“Abd al-Rashid Ibrahim, seorang ulama asal Rusia, datang ke Jepang. Di sana dia bertemu dengan sejumlah orang Jepang, mulai dari menteri hingga petani. Berkat dakwah Islamnya, banyak intelektual muda, perwira, dan wartawan Jepang yang akhirnya memeluk Islam.”
–O–
Dua tahun setelah peristiwa badai yang menyebabkan kematian 550 orang awak kapal Al Togrul, mengikuti Shotaro Noda, pada tahun 1892, Yamada Torajirō datang ke Istanbul. Torajirō adalah seorang pria muda yang berpendidikan, dia telah mengorganisir kampanye penggalangan dana di kota-kota besar di Jepang untuk mengumpulkan uang bagi keluarga para awak kapal Al Togrul. Respon masyarakat Jepang pada waktu itu sangat luar biasa, dari hasil pengumpulan dana tersebut, Torajirō berhasil mengumpulkan uang yang apabila dibandingkan dengan masa kini jumlahnya setara dengan USD $ 100 juta.[1]
Pemerintah Jepang kemudian meminta Torajirō secara pribadi mengantarkan uang tersebut ke Istanbul. Setelah menyelesaikan tugasnya, Torajirō memutuskan untuk menetap di sana selama 20 tahun ke depan, melakukan berbagai macam hal yang dapat dia lakukan untuk menjaga hubungan baik antara Jepang dan Ottoman, baik dalam hal politik maupun kebudayaan.[2] Torajirō juga diketahui telah memeluk agama Islam dan mengubah namanya menjadi Khalil atau Abdul Khalil. Dengan demikian, Torajirō adalah orang Jepang kedua yang telah memeluk agama Islam.[3] Torajirō juga kemungkinan telah melaksanakan ibadah naik haji ke Mekah.[4] Yamada Torajirō kemudian kembali ke Jepang dan meninggal di sana.[5]
Orang Jepang ketiga yang masuk Islam adalah Bumpachiro Ariga.
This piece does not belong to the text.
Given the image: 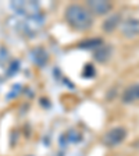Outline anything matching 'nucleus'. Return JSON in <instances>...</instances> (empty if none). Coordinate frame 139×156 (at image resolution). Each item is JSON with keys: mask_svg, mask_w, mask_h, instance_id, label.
<instances>
[{"mask_svg": "<svg viewBox=\"0 0 139 156\" xmlns=\"http://www.w3.org/2000/svg\"><path fill=\"white\" fill-rule=\"evenodd\" d=\"M64 18L75 31H86L93 24V16L82 4H70L64 11Z\"/></svg>", "mask_w": 139, "mask_h": 156, "instance_id": "obj_1", "label": "nucleus"}, {"mask_svg": "<svg viewBox=\"0 0 139 156\" xmlns=\"http://www.w3.org/2000/svg\"><path fill=\"white\" fill-rule=\"evenodd\" d=\"M121 23H123V20H121L120 14H111V16L103 23V29L107 31V32H111V31H114L117 27H120Z\"/></svg>", "mask_w": 139, "mask_h": 156, "instance_id": "obj_7", "label": "nucleus"}, {"mask_svg": "<svg viewBox=\"0 0 139 156\" xmlns=\"http://www.w3.org/2000/svg\"><path fill=\"white\" fill-rule=\"evenodd\" d=\"M120 31L123 34V36H125L127 39H132L139 36V18H127L123 20V23L120 25Z\"/></svg>", "mask_w": 139, "mask_h": 156, "instance_id": "obj_5", "label": "nucleus"}, {"mask_svg": "<svg viewBox=\"0 0 139 156\" xmlns=\"http://www.w3.org/2000/svg\"><path fill=\"white\" fill-rule=\"evenodd\" d=\"M85 7L92 16H107L113 10V3L107 0H88Z\"/></svg>", "mask_w": 139, "mask_h": 156, "instance_id": "obj_4", "label": "nucleus"}, {"mask_svg": "<svg viewBox=\"0 0 139 156\" xmlns=\"http://www.w3.org/2000/svg\"><path fill=\"white\" fill-rule=\"evenodd\" d=\"M121 101L125 105H131V103L138 102L139 101V84H132L130 87H127L123 91Z\"/></svg>", "mask_w": 139, "mask_h": 156, "instance_id": "obj_6", "label": "nucleus"}, {"mask_svg": "<svg viewBox=\"0 0 139 156\" xmlns=\"http://www.w3.org/2000/svg\"><path fill=\"white\" fill-rule=\"evenodd\" d=\"M127 138V130L124 127H114L109 130L103 135V144L107 148H114V146L120 145L125 141Z\"/></svg>", "mask_w": 139, "mask_h": 156, "instance_id": "obj_3", "label": "nucleus"}, {"mask_svg": "<svg viewBox=\"0 0 139 156\" xmlns=\"http://www.w3.org/2000/svg\"><path fill=\"white\" fill-rule=\"evenodd\" d=\"M111 57V48L109 45H103V46H99L97 50L95 52V58L97 62H107L109 58Z\"/></svg>", "mask_w": 139, "mask_h": 156, "instance_id": "obj_8", "label": "nucleus"}, {"mask_svg": "<svg viewBox=\"0 0 139 156\" xmlns=\"http://www.w3.org/2000/svg\"><path fill=\"white\" fill-rule=\"evenodd\" d=\"M10 7L17 14L25 17V18H35L40 11V7L36 2H13Z\"/></svg>", "mask_w": 139, "mask_h": 156, "instance_id": "obj_2", "label": "nucleus"}]
</instances>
Ariga adalah seorang pedagang, pada tahun 1900 dia pergi ke Bombay, India untuk berdagang. Di sana dia melihat sebuah masjid, karena terpesona akan keindahannya dia tertarik untuk masuk ke dalam masjid. Kemudian, atas pengaruh orang-orang Muslim di sana, suatu hari dia memutuskan untuk masuk Islam dan mengubah namanya menjadi Ahmad Ariga. Masih di periode yang sama, sejumlah pedagang Muslim India datang ke Jepang dan tinggal di Tokyo, Yokohama, dan Kobe, mereka dianggap sebagai komunitas Muslim pertama di Jepang.[6] [7]
Kekaguman Dunia Islam terhadap Jepang
Sementara itu, dunia Muslim terpesona kepada Kaisar Meiji, terutama setelah tahun 1905, ketika Jepang, sebuah negara yang kecil dan kurang dikenal, berhasil mempermalukan raksasa Rusia dalam perang Rusia-Jepang. Para pengamat Muslim menyaksikan dengan penuh kekaguman karena Jepang telah berhasil mengalahkan Rusia yang selama beberapa generasi membuat kekacauan di wilayah Asia Tengah.[8]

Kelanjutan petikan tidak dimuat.